### Information shown
Start of Block

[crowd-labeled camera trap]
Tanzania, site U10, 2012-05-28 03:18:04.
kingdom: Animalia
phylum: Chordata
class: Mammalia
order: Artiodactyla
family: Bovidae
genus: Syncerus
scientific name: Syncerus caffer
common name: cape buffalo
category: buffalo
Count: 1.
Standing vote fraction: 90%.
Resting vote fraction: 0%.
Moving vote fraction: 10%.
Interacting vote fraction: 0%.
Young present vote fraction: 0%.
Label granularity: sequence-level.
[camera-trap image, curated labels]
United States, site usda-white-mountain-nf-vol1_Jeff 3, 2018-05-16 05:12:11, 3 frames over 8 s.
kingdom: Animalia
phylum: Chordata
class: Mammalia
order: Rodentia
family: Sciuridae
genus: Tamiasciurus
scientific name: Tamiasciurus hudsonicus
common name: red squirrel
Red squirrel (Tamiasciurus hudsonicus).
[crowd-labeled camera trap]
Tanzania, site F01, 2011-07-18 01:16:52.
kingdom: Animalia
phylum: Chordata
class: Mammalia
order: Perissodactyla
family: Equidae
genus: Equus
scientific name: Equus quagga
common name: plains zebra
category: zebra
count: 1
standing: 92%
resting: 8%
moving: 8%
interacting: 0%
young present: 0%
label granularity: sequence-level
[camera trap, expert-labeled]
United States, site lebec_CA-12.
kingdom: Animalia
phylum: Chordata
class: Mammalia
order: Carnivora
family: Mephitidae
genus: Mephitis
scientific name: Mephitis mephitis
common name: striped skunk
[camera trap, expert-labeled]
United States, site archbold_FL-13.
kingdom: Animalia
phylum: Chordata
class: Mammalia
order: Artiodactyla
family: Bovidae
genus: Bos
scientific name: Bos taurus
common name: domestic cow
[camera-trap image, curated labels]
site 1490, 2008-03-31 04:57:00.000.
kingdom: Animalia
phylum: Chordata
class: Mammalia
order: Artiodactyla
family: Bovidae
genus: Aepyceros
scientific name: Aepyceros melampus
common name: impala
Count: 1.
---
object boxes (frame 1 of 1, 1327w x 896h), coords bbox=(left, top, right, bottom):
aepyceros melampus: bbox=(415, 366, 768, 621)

End of Block

### Goal of the exercise
From the line with "order: Carnivora" to the final line of the listing, write out each line unchanged. Add nothing.

### Task output
order: Carnivora
family: Mephitidae
genus: Mephitis
scientific name: Mephitis mephitis
common name: striped skunk
[camera trap, expert-labeled]
United States, site archbold_FL-13.
kingdom: Animalia
phylum: Chordata
class: Mammalia
order: Artiodactyla
family: Bovidae
genus: Bos
scientific name: Bos taurus
common name: domestic cow
[camera-trap image, curated labels]
site 1490, 2008-03-31 04:57:00.000.
kingdom: Animalia
phylum: Chordata
class: Mammalia
order: Artiodactyla
family: Bovidae
genus: Aepyceros
scientific name: Aepyceros melampus
common name: impala
Count: 1.
---
object boxes (frame 1 of 1, 1327w x 896h), coords bbox=(left, top, right, bottom):
aepyceros melampus: bbox=(415, 366, 768, 621)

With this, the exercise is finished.